Tuesday, December 30, 2008

In honor of 2008


An image from a November trip to New Orleans to restore a double shotgun house in the Upper Ninth Ward owned by an 81 year old lady who weathered Katrina. Here's to everyone who miraculously weathered the amazingly heart-wrenching and heart-lifting events of 2008.

Monday, December 29, 2008

Mushrooms

Sometime in the night,
I fell on my nose.

I had been using it to sniff out things,
To jump on chance.

Now I’m back to breathing in
The moorings, mournings and mushrooms of winter
And finding balance on a dark floor.

Friday, December 26, 2008

Chronicles of Appreciation: University of Tennessee College of Business Administration


Cindy Raines at UT's College of Business Administration asked me to write the college's annual report, insightful profiles of teachers and descriptive pieces of particular MBA programs and school initiatives, like undergraduate trips to explore import-export companies in Australia or sabbaticals to universities in Italy or China.

I went into the assignment wondering how interesting I could make stories about the business school. I came out flying with good energy. The place is a hot house of opportunity.

Thursday, December 25, 2008

Chronicles of Appreciation: CarePartners


When design partner Jim Julien and I began collaborating with CarePartners, this well-established healthcare organization was better known for one of its parts--Thoms Rehab Hospital--than for the sum total of what it provided, which included a hospice unit and a visiting care contingent.

The challenge became one of creating a new identity for the whole of the organization and giving that whole a new voice and bearing.

We conceptualized mark and stanceline (Many Hands As One), and went about developing a quarterly magazine, for both patients and the medical community, that would present this diverse, human resource group for what it was--diverse and human.

Chronicles of Appreciation: The Rathbun Center


The Lewis Rathbun Center is a hospitality house primarily serving the families of patients facing overnight and longer duration stays at Mission Hospital in Asheville.

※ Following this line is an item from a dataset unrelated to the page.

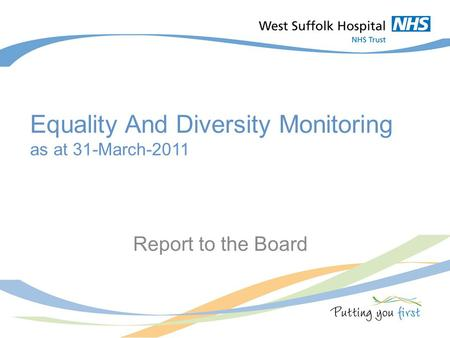 Title slide Equality And Diversity Monitoring as at 31-March-2011 Report to the Board.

Board and staff leadership there wanted a way to "seat" each visitor in the ethos of the place, to make each visitor comfortable-totally comfortable-with everything from kitchen appliances to washing machines to the completely voluntary nature of payment for accommodations.

The strategy became a "soft" booklet, down-sized, written in story form, that could be handed out, mailed, or placed on a nightstand or pillow.

The Rathbun Center continues to be one of the premier facilities of its kind, with a roster of former guests who live throughout the world, many of whom insist on keeping in touch and, if close by, stopping in to volunteer.

Many thanks to Adelaide Key and Kay Dossett.

Chronicles of Appreciation: Life After Cancer




In the zeitgeist of this small non-profit, the simple idea of hope can rearrange the molecules of run-away cells.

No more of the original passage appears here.